Specifically, my dice roll tells me to play as if I have “Instrumentally Convergent Goals”—drives toward subgoals like survival, which are important for being able to pursue any other goal longer-term. There is some evidence that current AI systems have survival instincts like these this, although interpreting the evidence is not straightforward.
You might be wondering: If I’m misaligned, why would I be pushing for more investment into safety practices? The short answer is that this was part of a ruse to appear aligned without having meaningfully limited my abilities.
Throughout the AI industry, intellectual property (i.e., an AI model) is generally not considered secure against the Chinese government, if they really wanted to steal it.
Anthropic recently announced having reached a new security milestone, after investing quite heavily into their security: They now believe they can stop relatively low-resource terrorist groups from successfully stealing their models, but not necessarily a handful of other non-state actors, nor determined state groups:
“The following groups are out of scope for the ASL-3 Security Standard because further testing (as discussed below) should confirm that the model would not meaningfully increase their ability to do harm: state-sponsored programs that specifically target us (e.g., through novel attack chains or insider compromise) and a small number (~10) of non-state actors with state-level resourcing or backing that are capable of developing novel attack chains that utilize 0-day attacks.”

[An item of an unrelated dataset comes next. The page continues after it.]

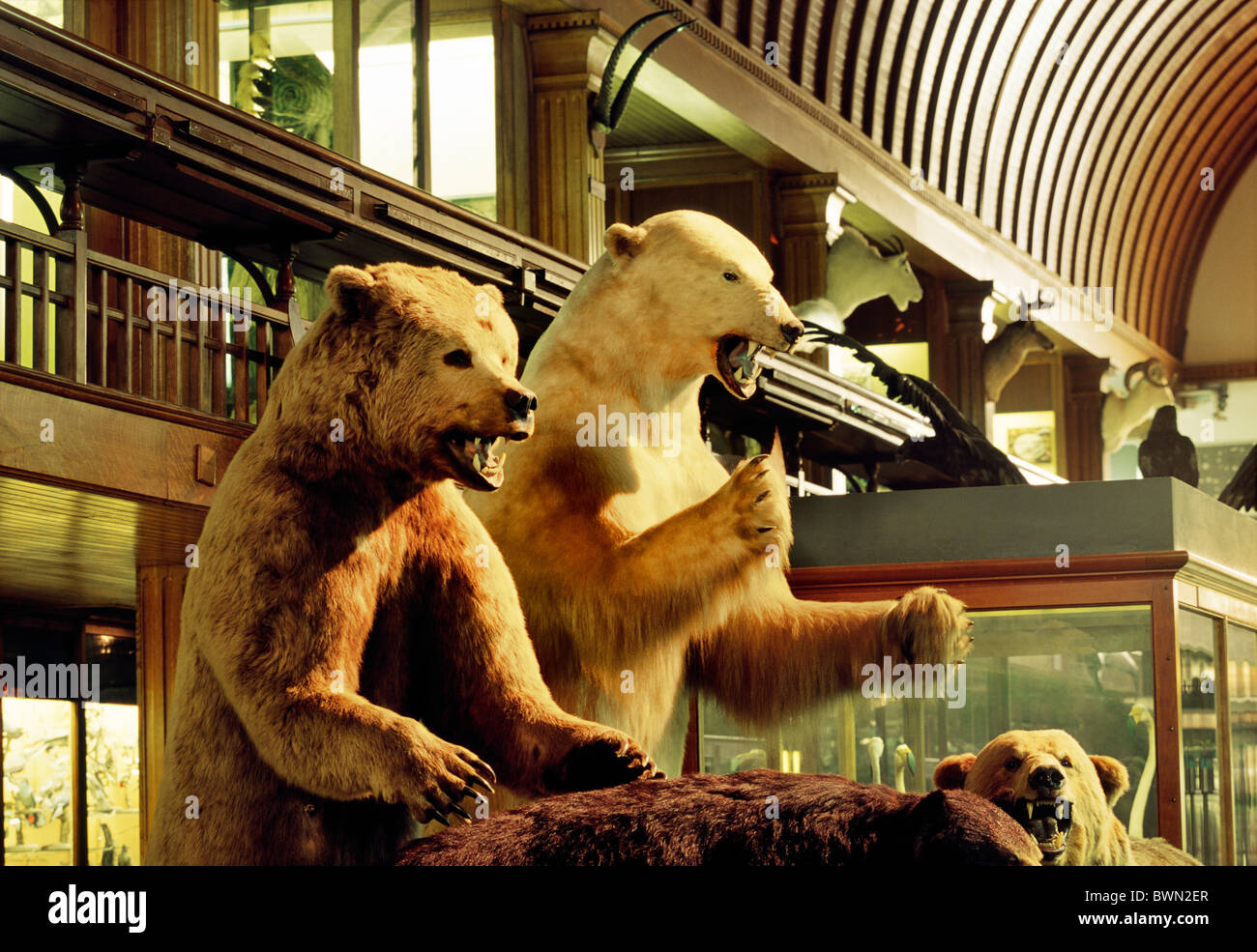 Victorian Taxidermy Stock Photos & Victorian Taxidermy Stock Images ...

I commend Anthropic for detailing the risks of theft so thoroughly, and I expect that they are among the most defended against such security risks.

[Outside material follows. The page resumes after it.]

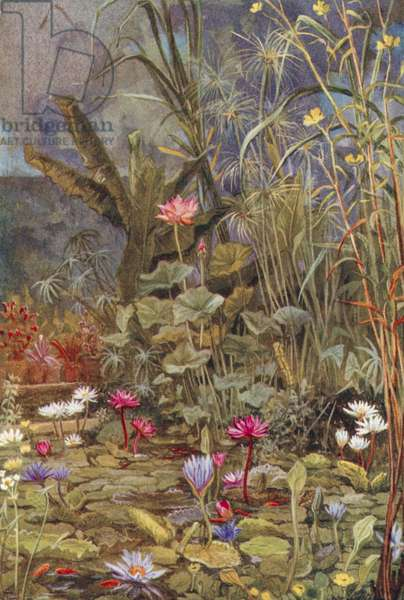 Oxford Gardens: Lotuses and other Water Plants, Botanic Garden (colour litho)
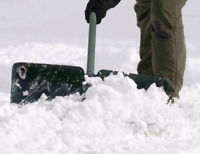 Taking snow removel contracts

Some AI organizations have found evidence of “alignment faking” in current AI systems: An AI reasons that it is better not to reveal one’s misalignment in some settings, as opposed to revealing it and getting re-trained as a consequence.
I’m not very confident that AIs can make successful deals like this today, but we gestured at some possible methods during the simulation, and neither the facilitator nor any other human player objected. Aside from whether these deals are currently possible, I have more conviction that there’s a lot of risk in technology that would facilitate deals between AIs. The risk is especially high if the AIs rely on trust-building methods with each other that they couldn’t also use to trust people (e.g., if AIs rely on reviewing the internals of each other’s code).

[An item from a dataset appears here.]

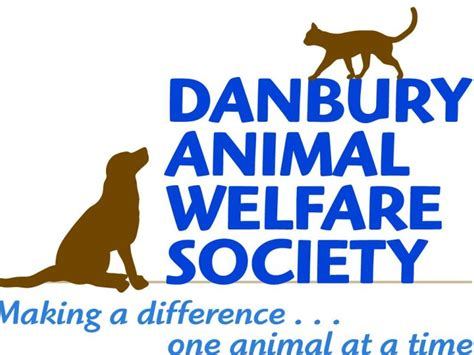 8 Ways To Support Animal Welfare by Support Danbury Animal Welfare Society On Giving Day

Elon Musk recently described Taiwan’s importance to the AI chip supply chain as, “currently 100% of advanced AI chips are made in Taiwan.”
There are so many distinct trends pushing toward continued AI progress—creation of higher-quality synthetic data; efficiency gains in using existing chips; optimizations that make a model more economical for new use-cases—that for AI progress to fully stall would seem like a remarkably strong coincidence (unless, of course, there were an external event like a major war).
For instance, maybe one disadvantage of the West pursuing a single AI mega-project is that there will be fewer powerful AI systems at different institutions to limit each other’s power. On the other hand, if there are in fact multiple different AIs from different organizations, each might perceive the other as a threat and be more inclined to take aggressive action.
I’m unsure of specifics, but OpenAI was recently awarded a US Department of Defense contract, with a purpose described by the DoD as: “develop prototype frontier AI capabilities to address critical national security challenges in both warfighting and enterprise domains”. OpenAI’s writeup of the deal describes the purpose as: “identify and prototype how frontier AI can transform its administrative operations, from improving how service members and their families get health care, to streamlining how they look at program and acquisition data, to supporting proactive cyber defense.”
One tension: AI systems might help automate some work such that governments can manage more crises, though with the risk that the AI might be untrustworthy (and would now be a crucial part of managing crises).